* **Selected passage**

The winds picked up near the end of the 2019 race, making for great sailing through the finish line. (Peninsula Daily News file)

The winds picked up near the end of the 2019 race, making for great sailing through the finish line. (Peninsula Daily News file)

Shipwrights’ Regatta sails away Saturday

Entrants can sign up until noon

PORT TOWNSEND — The forecast for Saturday: light-ish wind and scores of boats, from the Murrelet and the Blewbird to the Owl and the Lady Jane.

This is the 2021 Shipwrights’ Regatta, underway at noon on Port Townsend Bay, free for the watching from the beaches and bluffs of town.

The race, hosted this year by the Port Townsend Sailing Association, has “some dinghies, some dory-type things with sails, on up to the beautiful ones like Bertram Levy’s Murrelet, in the classic wooden boat tradition we have here,” said association president Roland Nikles, who’d registered 40 entrants as of Wednesday. “We’re just really trying to get back in the spirit.”

The deadline to sign up? Just about noon Saturday, he said.

“We’ll allow anybody who’s out on the water to start … there’s no fee involved,” whether or not boaters register in advance at PTSail.org.

Those who do officially sign up will be entered in a drawing for a free haul-out, Nikles added.

The February regatta, begun in 1991, was invented by “a bunch of shipwrights to have an event in the wintertime,” he said.

Their tack is “all in for fun and participation,” Nikles said. “It’s not about ratings or who’s the best. It’s putting your boat through its paces and having fun doing it,” while providing fine entertainment for the people on shore.

Good vantage points for spectating include the Pourhouse beach off Washington Street and the finger of land adjacent the Tides Motel off Water Street, which Nikles said are just about opposite the race course. Downtown is north of the action, while the bluffs uptown are also good viewing.

In recent years the Northwest Maritime Center has run the Shipwrights’ Regatta; 2020’s race, held Feb. 22, got in under the wire before the pandemic was known to have begun.

The traditional parties aren’t possible now, but the waterborne activity is, with short-handed sailing and family-unit crews.

“Due to COVID, we aren’t able to run the shoreside part of the event this year,” said maritime center spokesperson Hallie Glynn, so “PTSA agreed to carry on running the race … and are perfectly poised to take over the Shipwrights’ Regatta this year.”

The Port Townsend Sailing Association races most Saturdays, from January through March, Nikles added.

Information can be found on the website about those events and about the formal series to start in April.

Winter’s winds prove brisk, but “really the sailing weather has been pretty good,” Nikles said. “The mountains are spectacular when they’re snow-covered.”

* **Data under study**
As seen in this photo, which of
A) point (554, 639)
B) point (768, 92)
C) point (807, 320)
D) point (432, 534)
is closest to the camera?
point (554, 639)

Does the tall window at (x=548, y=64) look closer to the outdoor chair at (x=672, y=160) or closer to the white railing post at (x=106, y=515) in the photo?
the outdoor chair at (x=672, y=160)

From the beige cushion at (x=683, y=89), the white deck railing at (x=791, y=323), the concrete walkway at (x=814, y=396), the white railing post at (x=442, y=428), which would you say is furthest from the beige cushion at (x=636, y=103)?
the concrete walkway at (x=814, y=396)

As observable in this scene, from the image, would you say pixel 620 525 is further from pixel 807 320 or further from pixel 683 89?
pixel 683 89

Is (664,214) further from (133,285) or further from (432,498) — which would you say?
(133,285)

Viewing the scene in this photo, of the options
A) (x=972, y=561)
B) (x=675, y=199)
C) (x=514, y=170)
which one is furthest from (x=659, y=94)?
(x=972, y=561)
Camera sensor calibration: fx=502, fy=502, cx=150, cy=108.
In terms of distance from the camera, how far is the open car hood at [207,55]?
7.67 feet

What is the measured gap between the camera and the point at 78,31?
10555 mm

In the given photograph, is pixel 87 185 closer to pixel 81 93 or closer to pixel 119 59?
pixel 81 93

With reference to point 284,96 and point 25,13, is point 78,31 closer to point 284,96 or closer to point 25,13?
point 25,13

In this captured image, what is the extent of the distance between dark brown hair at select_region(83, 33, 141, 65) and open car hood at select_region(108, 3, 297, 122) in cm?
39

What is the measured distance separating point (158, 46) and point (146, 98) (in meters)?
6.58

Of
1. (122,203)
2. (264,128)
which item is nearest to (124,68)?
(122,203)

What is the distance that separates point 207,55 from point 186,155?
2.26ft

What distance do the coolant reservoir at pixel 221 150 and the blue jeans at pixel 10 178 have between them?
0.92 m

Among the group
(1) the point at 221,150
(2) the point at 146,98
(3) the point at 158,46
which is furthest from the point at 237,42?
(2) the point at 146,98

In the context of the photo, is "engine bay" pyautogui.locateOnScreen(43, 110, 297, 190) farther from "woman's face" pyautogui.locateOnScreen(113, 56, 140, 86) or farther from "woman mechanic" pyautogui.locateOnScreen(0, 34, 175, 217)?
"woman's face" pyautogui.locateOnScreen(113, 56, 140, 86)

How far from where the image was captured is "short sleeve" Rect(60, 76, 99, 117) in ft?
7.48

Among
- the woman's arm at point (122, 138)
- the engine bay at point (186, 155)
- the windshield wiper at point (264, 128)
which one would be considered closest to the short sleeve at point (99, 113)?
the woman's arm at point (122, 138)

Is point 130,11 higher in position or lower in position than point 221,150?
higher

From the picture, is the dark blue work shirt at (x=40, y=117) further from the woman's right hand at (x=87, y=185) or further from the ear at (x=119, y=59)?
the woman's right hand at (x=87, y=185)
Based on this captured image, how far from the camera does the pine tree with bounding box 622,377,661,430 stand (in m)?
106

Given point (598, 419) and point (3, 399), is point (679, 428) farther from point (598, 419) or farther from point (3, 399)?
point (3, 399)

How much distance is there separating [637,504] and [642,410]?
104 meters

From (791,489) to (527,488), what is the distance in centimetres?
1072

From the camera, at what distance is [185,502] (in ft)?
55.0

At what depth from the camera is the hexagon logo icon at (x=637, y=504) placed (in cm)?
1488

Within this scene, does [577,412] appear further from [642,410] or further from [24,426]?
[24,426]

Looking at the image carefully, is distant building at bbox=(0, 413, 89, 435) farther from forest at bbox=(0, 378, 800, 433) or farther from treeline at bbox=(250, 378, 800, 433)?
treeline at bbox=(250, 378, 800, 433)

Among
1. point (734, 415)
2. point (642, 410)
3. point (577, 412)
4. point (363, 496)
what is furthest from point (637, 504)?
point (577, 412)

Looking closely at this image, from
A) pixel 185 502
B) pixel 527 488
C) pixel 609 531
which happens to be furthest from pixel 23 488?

* **Required tasks**
- a) In the regatta article, rewrite the passage from "The deadline to" up to and including "people on shore.", replacing "haul-out" with "moorage".
- b) According to the regatta article, in what year did the February regatta begin?

* **Responses to the exercise**
- a)
The deadline to sign up? Just about noon Saturday, he said.

“We’ll allow anybody who’s out on the water to start … there’s no fee involved,” whether or not boaters register in advance at PTSail.org.

Those who do officially sign up will be entered in a drawing for a free moorage, Nikles added.

The February regatta, begun in 1991, was invented by “a bunch of shipwrights to have an event in the wintertime,” he said.

Their tack is “all in for fun and participation,” Nikles said. “It’s not about ratings or who’s the best. It’s putting your boat through its paces and having fun doing it,” while providing fine entertainment for the people on shore.

- b) 1991